A gay Roman Catholic priest has launched a nonprofit initiative called Rising Voices of Faith to advocate for LGBT equality in the church.
Father Gary Meier says that over the years the church has created an atmosphere of "silence and shame" regarding LGBT people and their concerns. Meier worries about the message that sends to LGBT people -- particularly young people coming to grips with who they are.
Noting a recent Pew Research Center poll that found young Catholics largely supportive of LGBT people and marriage equality, Meier tells The Advocate he wants to highlight the "positive voices of faith."
"You've got the voice from the pew and the voice from the pulpit," Meier says. "The voice from the pew has always been acceptance, love, tolerance."
He calls Rising Voices of Faith "an attempt to capture those voices, [to] give them a pulpit, if you will."
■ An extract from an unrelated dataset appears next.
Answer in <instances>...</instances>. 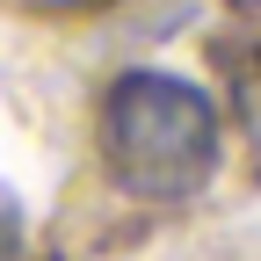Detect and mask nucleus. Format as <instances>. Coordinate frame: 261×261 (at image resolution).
I'll return each mask as SVG.
<instances>
[{"instance_id": "nucleus-1", "label": "nucleus", "mask_w": 261, "mask_h": 261, "mask_svg": "<svg viewBox=\"0 0 261 261\" xmlns=\"http://www.w3.org/2000/svg\"><path fill=\"white\" fill-rule=\"evenodd\" d=\"M102 145L130 196H189L218 167V109L174 73H123L102 109Z\"/></svg>"}, {"instance_id": "nucleus-2", "label": "nucleus", "mask_w": 261, "mask_h": 261, "mask_svg": "<svg viewBox=\"0 0 261 261\" xmlns=\"http://www.w3.org/2000/svg\"><path fill=\"white\" fill-rule=\"evenodd\" d=\"M232 87H240V116H247V130L261 138V51H247V58H240Z\"/></svg>"}, {"instance_id": "nucleus-3", "label": "nucleus", "mask_w": 261, "mask_h": 261, "mask_svg": "<svg viewBox=\"0 0 261 261\" xmlns=\"http://www.w3.org/2000/svg\"><path fill=\"white\" fill-rule=\"evenodd\" d=\"M0 261H15V218H0Z\"/></svg>"}]
</instances>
The Rising Voices of Faith website includes a Voices tool through which LGBT and allied people can share their stories and supportive messages. The site also includes a blog where Meier plans to write about LGBT rights in religion generally and the Catholic Church specifically. He's already posted about the apparent "shift in tone, not a shift in teaching" coming from the church under the leadership of Pope Francis.
"Who knows," Meier says, what will happen as Catholic leaders continue their discussions about same-sex couples. "But I do think the pope is moving us in a positive direction ... at least the conversation is occurring."
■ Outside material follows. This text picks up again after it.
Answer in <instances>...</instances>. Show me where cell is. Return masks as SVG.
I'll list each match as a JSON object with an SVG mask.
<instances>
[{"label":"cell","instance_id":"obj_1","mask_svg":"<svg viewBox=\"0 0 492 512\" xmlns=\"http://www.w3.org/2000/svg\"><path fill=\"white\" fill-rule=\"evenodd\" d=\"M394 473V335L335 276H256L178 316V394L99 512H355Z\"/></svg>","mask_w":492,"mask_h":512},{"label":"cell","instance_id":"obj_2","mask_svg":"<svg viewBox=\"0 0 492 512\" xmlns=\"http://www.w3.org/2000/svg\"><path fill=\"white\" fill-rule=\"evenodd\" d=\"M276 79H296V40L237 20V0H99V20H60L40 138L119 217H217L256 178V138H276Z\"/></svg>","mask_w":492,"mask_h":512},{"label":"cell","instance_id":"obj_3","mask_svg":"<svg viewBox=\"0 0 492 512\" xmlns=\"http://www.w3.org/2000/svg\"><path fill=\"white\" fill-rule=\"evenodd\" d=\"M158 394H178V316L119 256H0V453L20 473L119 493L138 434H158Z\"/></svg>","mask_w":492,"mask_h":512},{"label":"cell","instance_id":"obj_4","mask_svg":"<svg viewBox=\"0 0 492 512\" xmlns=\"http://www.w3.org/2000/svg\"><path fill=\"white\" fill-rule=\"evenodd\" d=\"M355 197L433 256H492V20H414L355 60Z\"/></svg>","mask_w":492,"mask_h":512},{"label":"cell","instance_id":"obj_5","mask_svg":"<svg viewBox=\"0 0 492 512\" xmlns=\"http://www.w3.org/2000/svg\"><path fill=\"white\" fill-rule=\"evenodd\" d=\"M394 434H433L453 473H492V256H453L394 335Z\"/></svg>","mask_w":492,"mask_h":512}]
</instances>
Meier himself has been part of a very public conversation about LGBT people and Catholicism since he came out in 2013. He was motivated by the 2012 election, which marked significant advances for same-sex marriage rights in the U.S. That was followed by a backlash; it "really heightened the antigay, hostile voices coming from the pulpit in the Catholic Church," Meier says.
Concerned about how anti-LGBT rhetoric from church leadership would affect LGBT teens, Meier decided to come out. His anonymously penned book, Hidden Voices: Reflections of a Gay, Catholic Priest, was re-released in 2013 -- this time with his name affixed.
"I didn't know what to expect because it's uncharted territory," says Meier, noting that only a few priests have come out as gay (although more ex-priests have done so). "I was very scared and nervous ... that being said, the response has been incredible."
Out of the thousands of emails that Meier has received related to his coming-out, he says only a few have been negative -- though he notes Internet comment sections are often not so friendly.
Officially, Meier is still a priest in the archdiocese of St. Louis, though he's been on leave since 2012 in order to attend graduate school. Although his official status hasn't changed, he notes that his stipend checks from the archdiocese ceased last summer -- not long after his public coming-out.